In the MUTANT project, we focus on realtime and online methods of music information retrieval out of audio signals. One of the primary goals of such systems is to fill in the gap between signal representation and symbolic information (such as pitch, tempo, expressivity, etc.) contained in music signals. MUTANT's current activities focus on two main applications: score following or realtime audio-to-score alignment [2] , and realtime transcription of music signals [20] with impacts both on signal processing using machine learning techniques and their application in real-world scenarios.

The team-project will focus on two aspects of realtime machine listening:

  1. Application-Driven Approach: First, to enhance and foster existing application-driven approaches within the team such as realtime alignment algorithms and polyphonic pitch transcription. Our contributions on this line correspond to extensions of existing algorithmic approaches to realtime audio alignment and transcription to create new interactive application paradigms with new algorithmic approaches. Arshia Cont's ongoing realtime alignment in Antescofo as well as realtime transcription using non-negative factorization methods [20] are examples of this.

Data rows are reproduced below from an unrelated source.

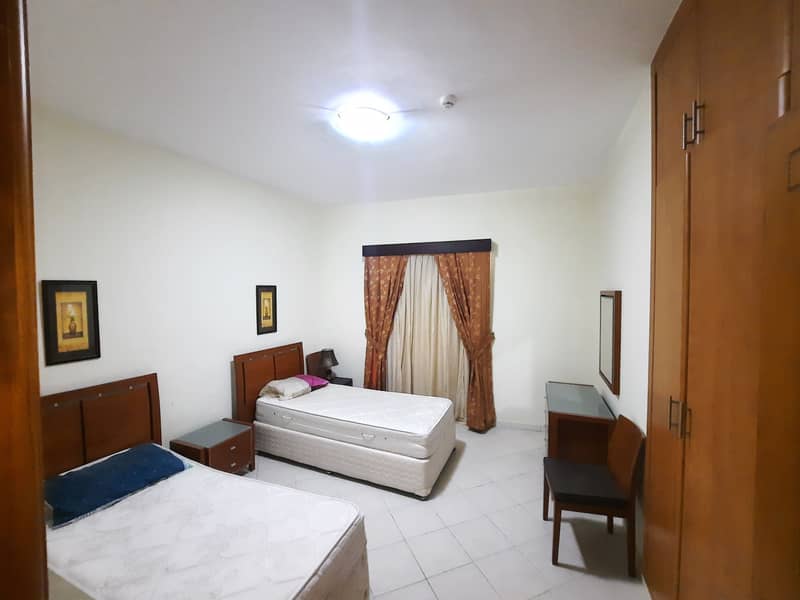 Close to Metro | Fully Furnished | Chiller Free | Luxury 2bhk With Balcony 4chqs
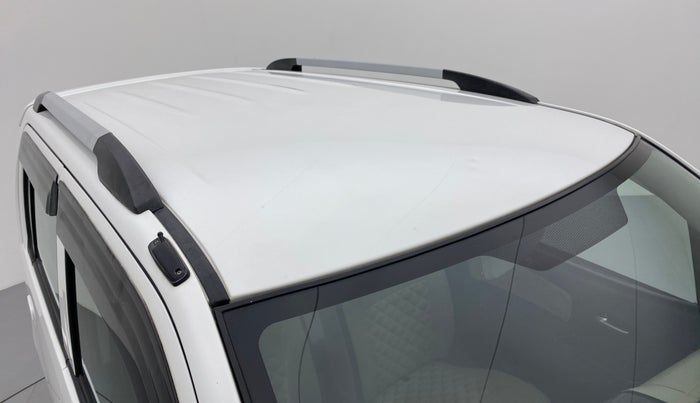 2018 Maruti Wagon R 1.0 VXI, Petrol, Manual, 8,714 km, Roof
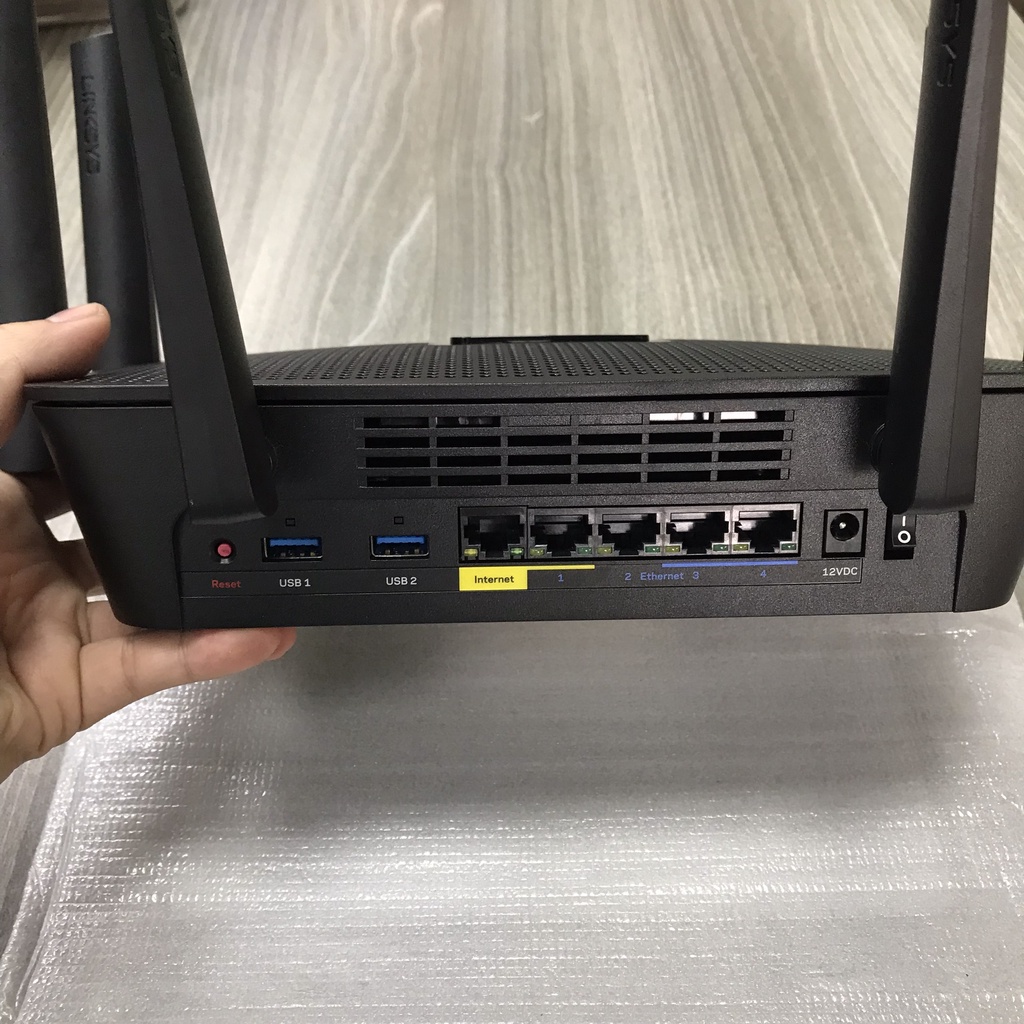 Bộ Phát Wifi Chuẩn Wifi AC Linksys EA9300 Max Stream TRI-BAND AC4000Mbps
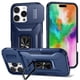 thumbnail image 1 of Funda para GANGXUN iPhone 16 Pro Max - Soporte metálico, Función magnética, Azul, 1 of 5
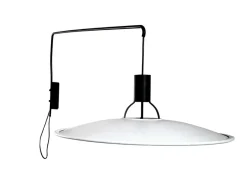 Best Pamono Mod. 2133 Wall Lamp by Gino Sarfatti for Arteluce, 1972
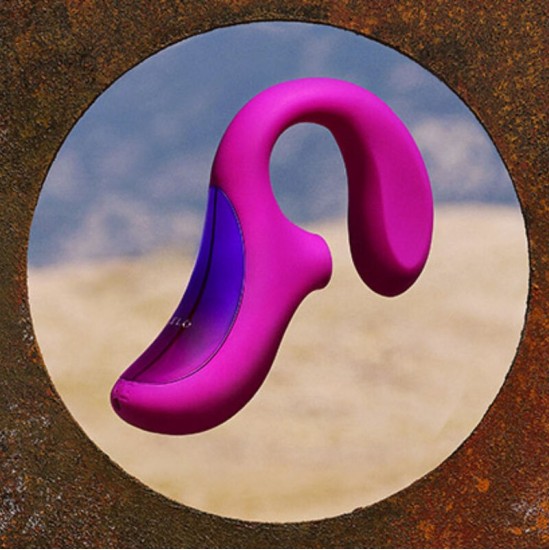 Lelo ENIGMA CRUISE DOUBLE STIMULATION SONIC MASSAGER PURPLE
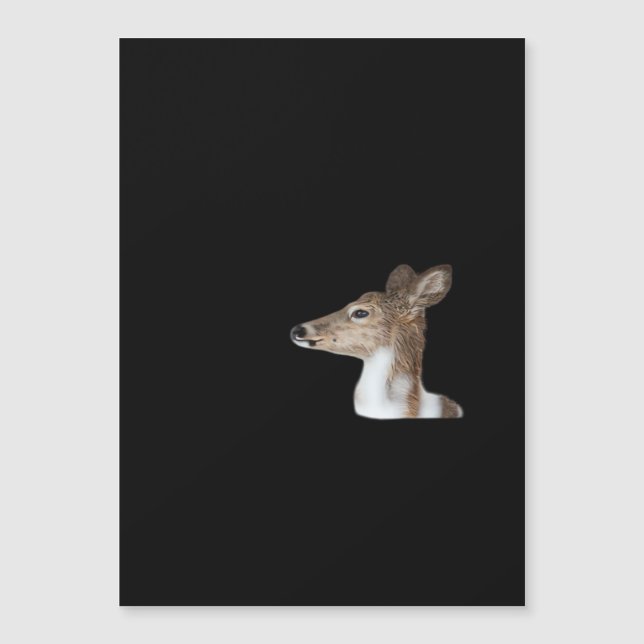 Oh Deer Minimal Modern Design (Front)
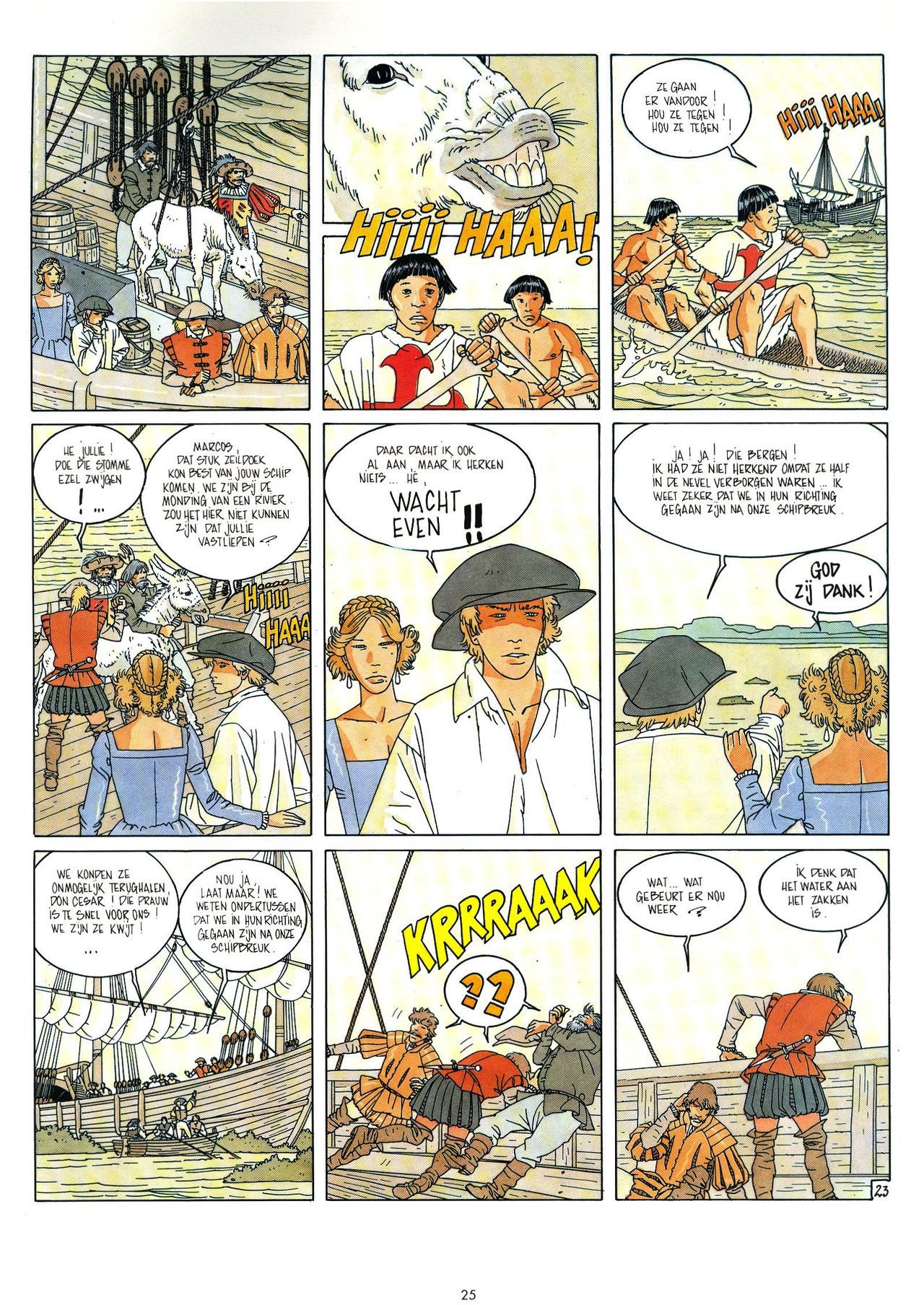 Eldorado - 03 - De Jaguarmensen (Dutch) Franstalige strips die op deze site staan, hier is de Nederlandse uitgave! 25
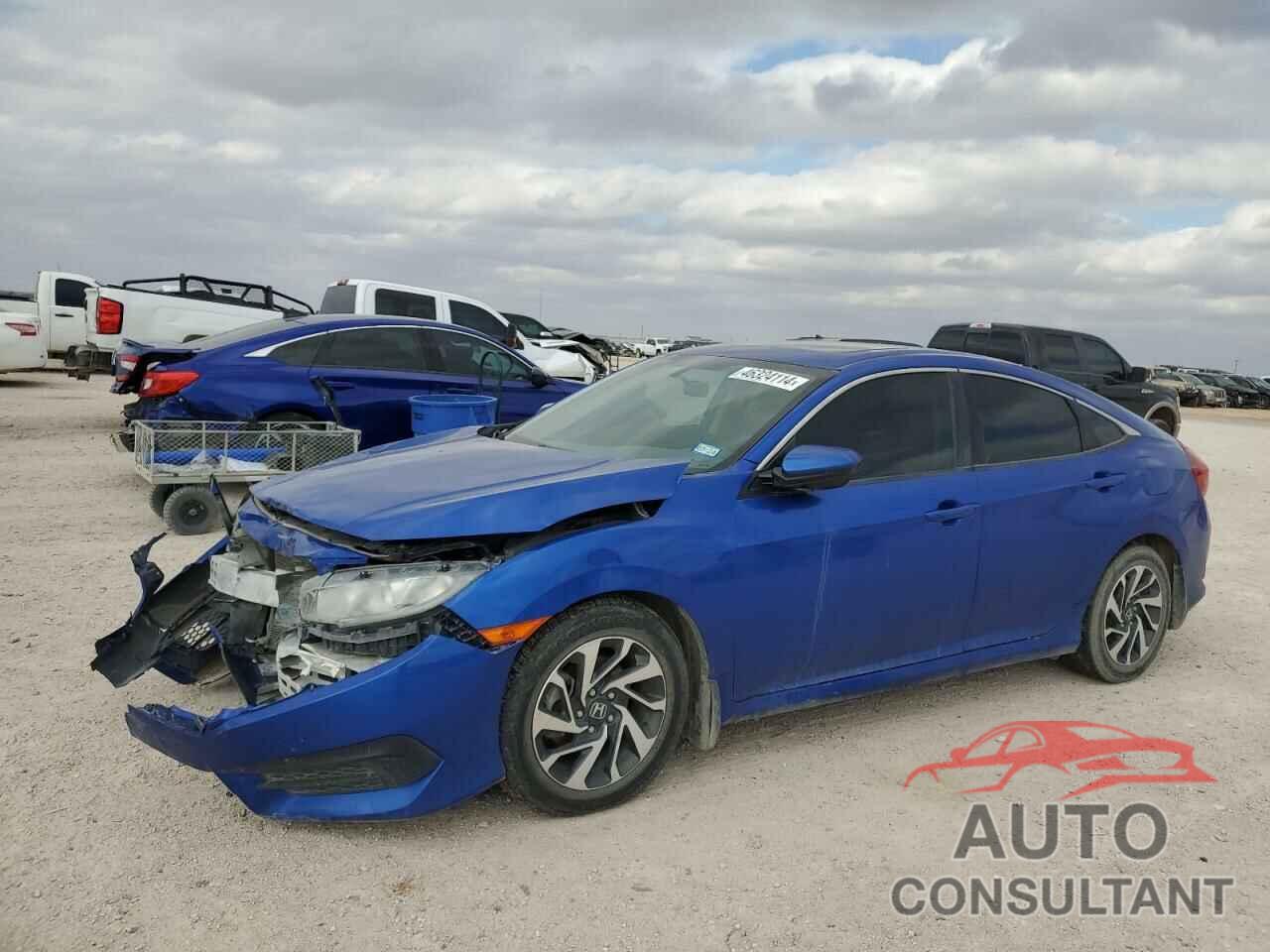 HONDA CIVIC 2017 - 2HGFC2F70HH506972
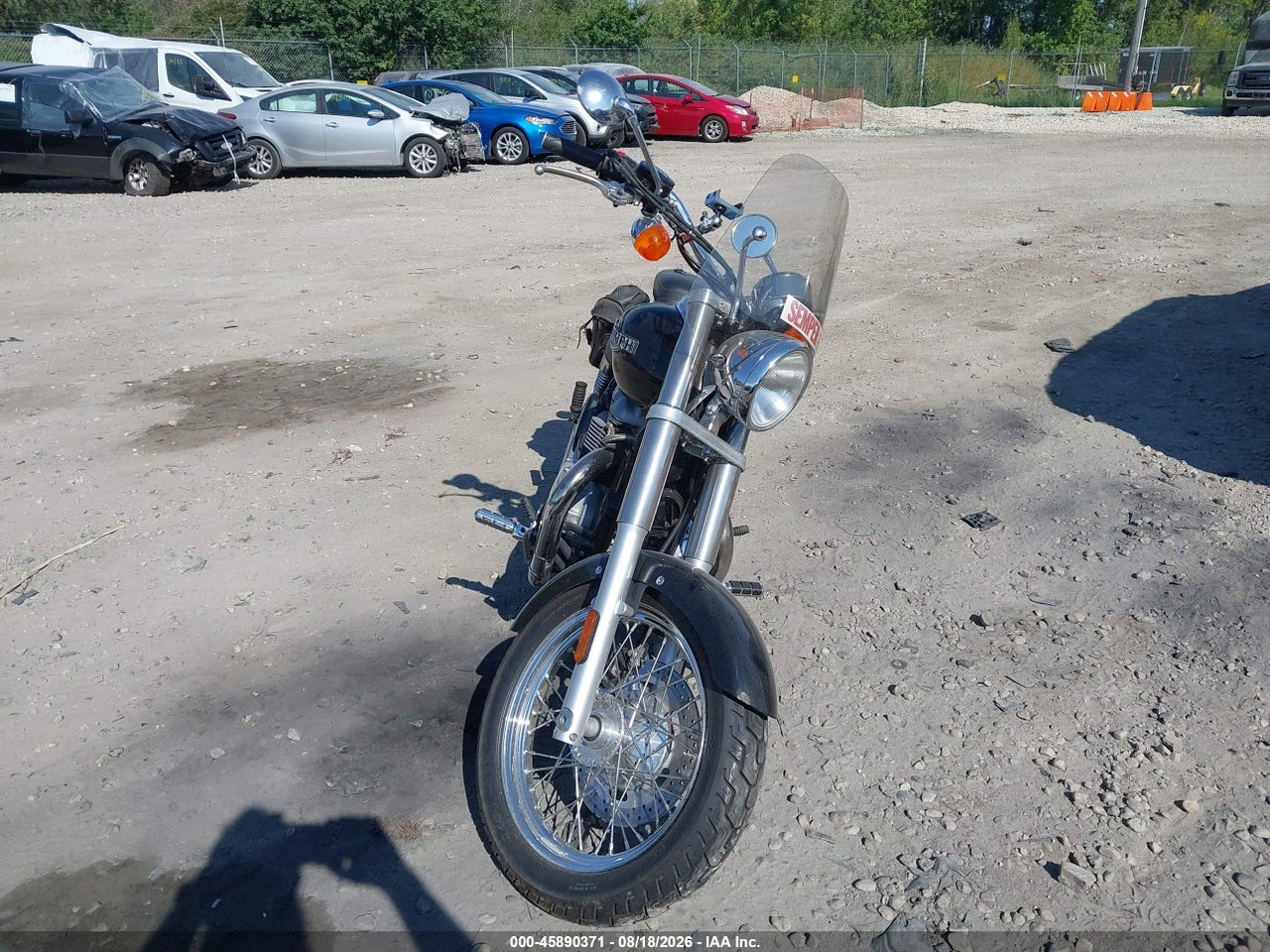 2006 TRIUMPH MOTORCYCLE BONNEVILLE AMERICA · 5/11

  2. Music Information Geometry: In parallel to concrete applications, we hope to theoretically contribute to the problem of signal representations of audio streams for effortless retrieval of high-level information structures. We have recently shown in [4] that the gap between the symbolic/semantic and signal aspects of music information mostly lies on constructing a well-behaved representational space before any algorithmic considerations, by employing the emerging methods of information geometry. Arnaud Dessein's ongoing PhD thesis is focused on this aspect of the project.